"You Have To Do This" - In Memory of Tazeen Ahmad


Over the last couple of years, since coming out of psychiatric hospital, I’ve been blessed with support from many wonderful people.

One is my friend Tazeen, whom I knew already when I saw her across the room at 10 Downing Street, while I was on day release from the hospital.

It was the only time I’ve ever been invited to Downing Street – by a charity we both supported. I felt like I’d arrived on another planet, and meant to leave Tazeen to mingle with the famous and powerful people in the room, but she spotted me and came over to say hi.

It still amazes me that the official photographer captured that moment.

I told Tazeen I had come directly from a mental hospital, and she laughed – but not unkindly. She told me a bit about her own past struggles, and stuck with me for the rest of the evening, losing all chance to mingle with the other amazing guests.

We both laughed a lot, because it’s refreshing when you can talk honestly to somebody without fear of judgement.

On the way out, we took a selfie:

***

Over subsequent months, Tazeen frequently expressed astonishment that I lacked confidence in myself. I had amazing talent, she said – as a writer and speaker, but also as an artist.

I’d wanted to make art since I was a child, but until my breakdown I’d not put it out much.

I showed Tazeen many pictures I’d drawn as part of my recovery, and told her how much it helped to draw them. Click to enlarge:

She was encouraging, and I felt grateful, as I always do when people make kind comments. I believed the comments to be sincere, but mistaken – because I simply didn’t think much of myself (massive understatement).

Tazeen made it clear that she was not just saying it. She had many talents herself – and one was fierce encouragement.


You are so talented, she said.

***

Earlier this year, my friend was diagnosed with advanced cancer. This was devastating news for her many friends, the people she mentored and worked with – and of course infinitely worse for her family. Her sons were 14 and 12.

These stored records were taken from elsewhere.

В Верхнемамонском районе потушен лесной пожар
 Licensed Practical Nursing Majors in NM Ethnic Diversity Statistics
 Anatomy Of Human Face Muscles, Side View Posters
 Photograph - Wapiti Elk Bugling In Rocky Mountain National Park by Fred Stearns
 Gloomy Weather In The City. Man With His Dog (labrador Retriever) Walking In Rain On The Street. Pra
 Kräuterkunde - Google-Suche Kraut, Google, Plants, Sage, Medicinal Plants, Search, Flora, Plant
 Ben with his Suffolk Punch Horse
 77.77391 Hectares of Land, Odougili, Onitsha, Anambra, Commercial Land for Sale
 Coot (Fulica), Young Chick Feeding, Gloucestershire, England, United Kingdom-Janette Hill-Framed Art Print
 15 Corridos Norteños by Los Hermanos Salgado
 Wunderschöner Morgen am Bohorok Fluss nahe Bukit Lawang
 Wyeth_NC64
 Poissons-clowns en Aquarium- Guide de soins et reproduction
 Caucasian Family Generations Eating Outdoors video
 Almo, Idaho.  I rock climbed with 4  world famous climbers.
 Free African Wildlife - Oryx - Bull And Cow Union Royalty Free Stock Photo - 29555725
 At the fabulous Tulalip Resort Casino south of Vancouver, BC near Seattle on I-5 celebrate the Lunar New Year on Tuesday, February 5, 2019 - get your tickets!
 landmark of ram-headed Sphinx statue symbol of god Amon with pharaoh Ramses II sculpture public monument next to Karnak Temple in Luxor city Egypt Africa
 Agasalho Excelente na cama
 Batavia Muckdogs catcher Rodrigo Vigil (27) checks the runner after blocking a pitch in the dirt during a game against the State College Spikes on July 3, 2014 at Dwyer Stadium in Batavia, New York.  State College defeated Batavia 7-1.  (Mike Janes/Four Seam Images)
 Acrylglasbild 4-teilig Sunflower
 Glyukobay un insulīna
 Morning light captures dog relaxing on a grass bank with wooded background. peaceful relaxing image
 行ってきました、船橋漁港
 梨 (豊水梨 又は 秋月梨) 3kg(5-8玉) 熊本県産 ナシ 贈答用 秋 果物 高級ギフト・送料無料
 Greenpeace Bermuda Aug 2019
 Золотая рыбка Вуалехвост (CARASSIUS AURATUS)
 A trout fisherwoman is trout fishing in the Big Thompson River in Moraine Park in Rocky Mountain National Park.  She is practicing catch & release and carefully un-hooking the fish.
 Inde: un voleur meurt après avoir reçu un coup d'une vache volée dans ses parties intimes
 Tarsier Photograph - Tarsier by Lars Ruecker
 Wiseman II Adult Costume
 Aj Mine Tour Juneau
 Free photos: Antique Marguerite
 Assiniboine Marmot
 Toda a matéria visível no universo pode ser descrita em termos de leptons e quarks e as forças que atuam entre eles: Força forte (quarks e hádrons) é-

Over several months, knowing she hadn’t long to live, she pulled us all together: people from her work in TV, from her training in therapy and coaching, and the parents of her sons’ school friends.

In the summer, she asked us to gather in her garden and say in front of her what we planned to say at her memorial. She called this her “premorial”.

It was an extraordinary day. I felt grateful all over again to have such a friend, and sorrier than ever that I was going to lose her.

Often when I visited Tazeen at home I found her very drowsy. But usually we talked for a while. One day, she said that I must sell my art, and put on an exhibition, before she died.

Then she asked me to make pictures of her with her sons, for them to remember her by. Gulp.

I did, and asked the friends I’d met at her premorial to help chip in to the cost of the printing and framing – so that the present was not just from me but from everyone.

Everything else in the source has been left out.